Data entries:

-=-=-

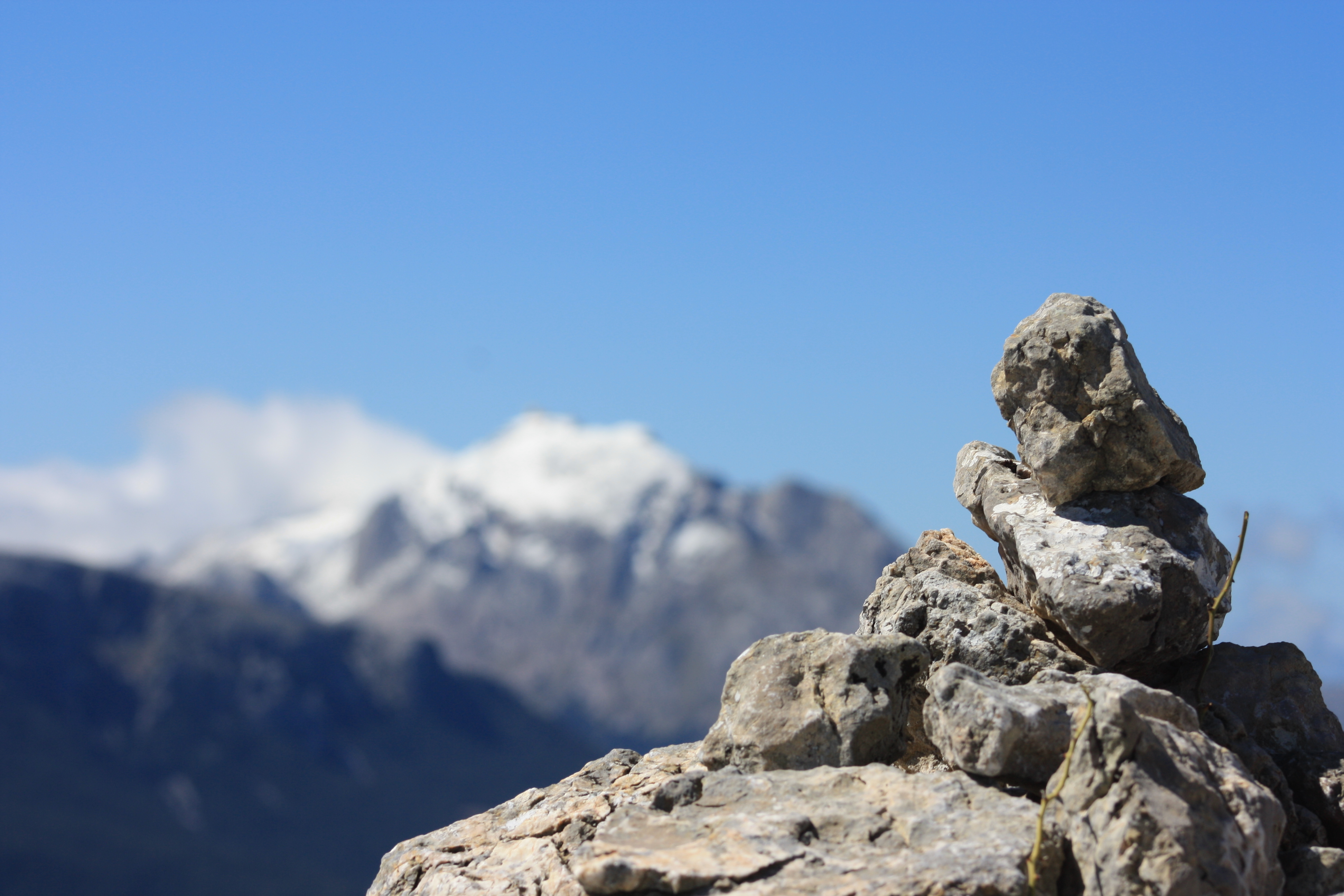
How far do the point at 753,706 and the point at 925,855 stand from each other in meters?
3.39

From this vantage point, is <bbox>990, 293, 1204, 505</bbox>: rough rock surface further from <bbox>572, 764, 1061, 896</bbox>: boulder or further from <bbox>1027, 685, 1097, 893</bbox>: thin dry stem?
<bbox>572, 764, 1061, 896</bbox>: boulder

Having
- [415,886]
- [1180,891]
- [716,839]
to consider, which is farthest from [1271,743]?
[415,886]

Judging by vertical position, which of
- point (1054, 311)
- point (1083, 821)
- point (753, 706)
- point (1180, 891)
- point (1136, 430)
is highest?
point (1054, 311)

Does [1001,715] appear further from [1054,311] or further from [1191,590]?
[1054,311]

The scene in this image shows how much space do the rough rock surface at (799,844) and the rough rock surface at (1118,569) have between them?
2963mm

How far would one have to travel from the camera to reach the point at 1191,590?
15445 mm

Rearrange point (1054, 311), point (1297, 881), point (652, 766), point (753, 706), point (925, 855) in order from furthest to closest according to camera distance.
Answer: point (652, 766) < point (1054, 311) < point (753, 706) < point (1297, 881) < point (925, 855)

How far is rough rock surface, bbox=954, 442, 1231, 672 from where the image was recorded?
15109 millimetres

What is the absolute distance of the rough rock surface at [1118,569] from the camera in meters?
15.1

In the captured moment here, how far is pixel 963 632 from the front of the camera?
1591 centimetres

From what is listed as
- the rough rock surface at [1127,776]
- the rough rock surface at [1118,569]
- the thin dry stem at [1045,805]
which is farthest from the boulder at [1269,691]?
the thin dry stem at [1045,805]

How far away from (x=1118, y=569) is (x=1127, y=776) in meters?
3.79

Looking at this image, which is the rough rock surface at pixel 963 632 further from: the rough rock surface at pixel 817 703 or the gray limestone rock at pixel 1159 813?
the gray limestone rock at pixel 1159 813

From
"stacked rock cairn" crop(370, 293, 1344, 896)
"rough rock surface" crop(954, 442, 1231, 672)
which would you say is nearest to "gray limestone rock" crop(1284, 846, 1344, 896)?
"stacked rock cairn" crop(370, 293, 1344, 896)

-=-=-

From the data above, write out everything exactly except the pictures.

How far do the point at 753,706 and the point at 925,855 stand from each other in meters?
3.39

From this vantage point, is <bbox>990, 293, 1204, 505</bbox>: rough rock surface further from <bbox>572, 764, 1061, 896</bbox>: boulder or further from <bbox>1027, 685, 1097, 893</bbox>: thin dry stem?
<bbox>572, 764, 1061, 896</bbox>: boulder

Having
- [415,886]
- [1180,891]
- [716,839]
to consider, which is farthest from [1271,743]?
[415,886]

Judging by vertical position, which of
- point (1054, 311)
- point (1083, 821)
- point (753, 706)
- point (1180, 891)
- point (1136, 430)
is highest?
point (1054, 311)

Does [1001,715] appear further from [1054,311] or further from [1191,590]?
[1054,311]

The scene in this image shows how much space do the rough rock surface at (799,844) and the rough rock surface at (1118,569) have between them?
2963mm

How far would one have to travel from the camera to reach the point at 1191,590?
15445 mm

Rearrange point (1054, 311), point (1297, 881), point (652, 766), point (753, 706), point (925, 855) in order from furthest to closest according to camera distance.
Answer: point (652, 766) < point (1054, 311) < point (753, 706) < point (1297, 881) < point (925, 855)

How far is rough rock surface, bbox=954, 442, 1231, 672 from where the image was recorded?
15109 millimetres

What is the absolute distance of the rough rock surface at [1118,569] from the camera in meters?
15.1

In the captured moment here, how far is pixel 963 632 from the front of the camera?
1591 centimetres

From what is listed as
- the rough rock surface at [1127,776]
- the rough rock surface at [1118,569]
- the thin dry stem at [1045,805]
which is farthest from the boulder at [1269,691]?
the thin dry stem at [1045,805]

How far away from (x=1118, y=569) is (x=1127, y=776) in meters?
3.79

Looking at this image, which is the rough rock surface at pixel 963 632 further from: the rough rock surface at pixel 817 703 or the gray limestone rock at pixel 1159 813?
the gray limestone rock at pixel 1159 813

From
"stacked rock cairn" crop(370, 293, 1344, 896)
"rough rock surface" crop(954, 442, 1231, 672)
which would you say is nearest to "gray limestone rock" crop(1284, 846, 1344, 896)?
"stacked rock cairn" crop(370, 293, 1344, 896)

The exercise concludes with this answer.